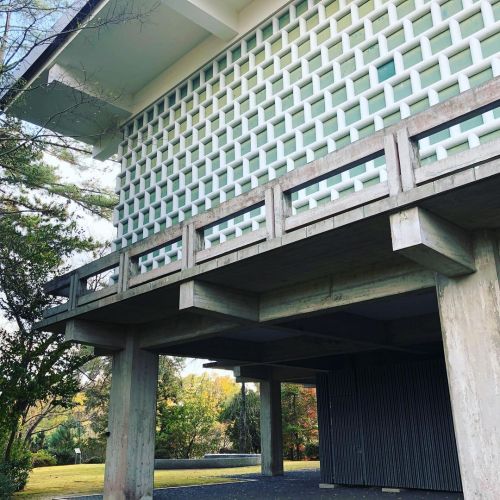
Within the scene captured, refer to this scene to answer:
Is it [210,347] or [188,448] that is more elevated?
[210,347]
---------------
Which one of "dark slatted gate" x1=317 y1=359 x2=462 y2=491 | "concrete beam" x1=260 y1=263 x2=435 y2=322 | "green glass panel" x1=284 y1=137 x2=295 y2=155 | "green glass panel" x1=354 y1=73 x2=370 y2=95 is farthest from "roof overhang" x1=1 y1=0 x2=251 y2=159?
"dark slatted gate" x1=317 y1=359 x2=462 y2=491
---------------
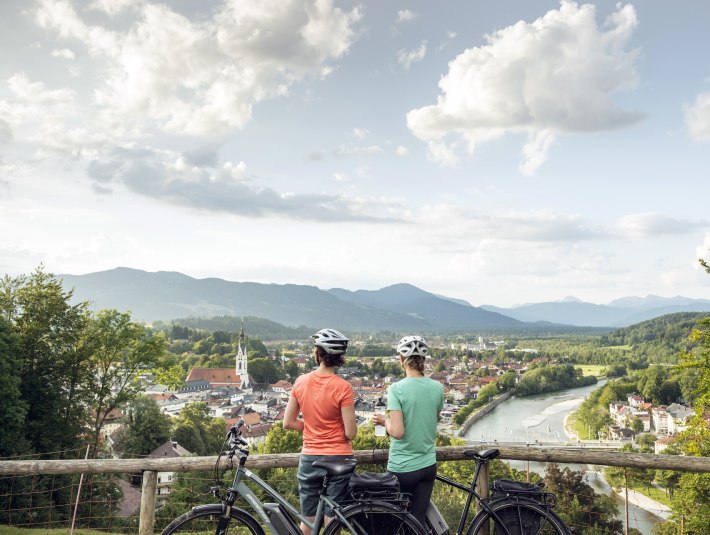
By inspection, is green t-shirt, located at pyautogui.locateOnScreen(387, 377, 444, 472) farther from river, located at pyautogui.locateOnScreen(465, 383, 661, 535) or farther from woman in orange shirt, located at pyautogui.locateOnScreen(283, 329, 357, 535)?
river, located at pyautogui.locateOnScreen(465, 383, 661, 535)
---------------
* Task statement: Count how many lines above contain the word "slatted", and reply with that number alone.

* Solution to this task: 2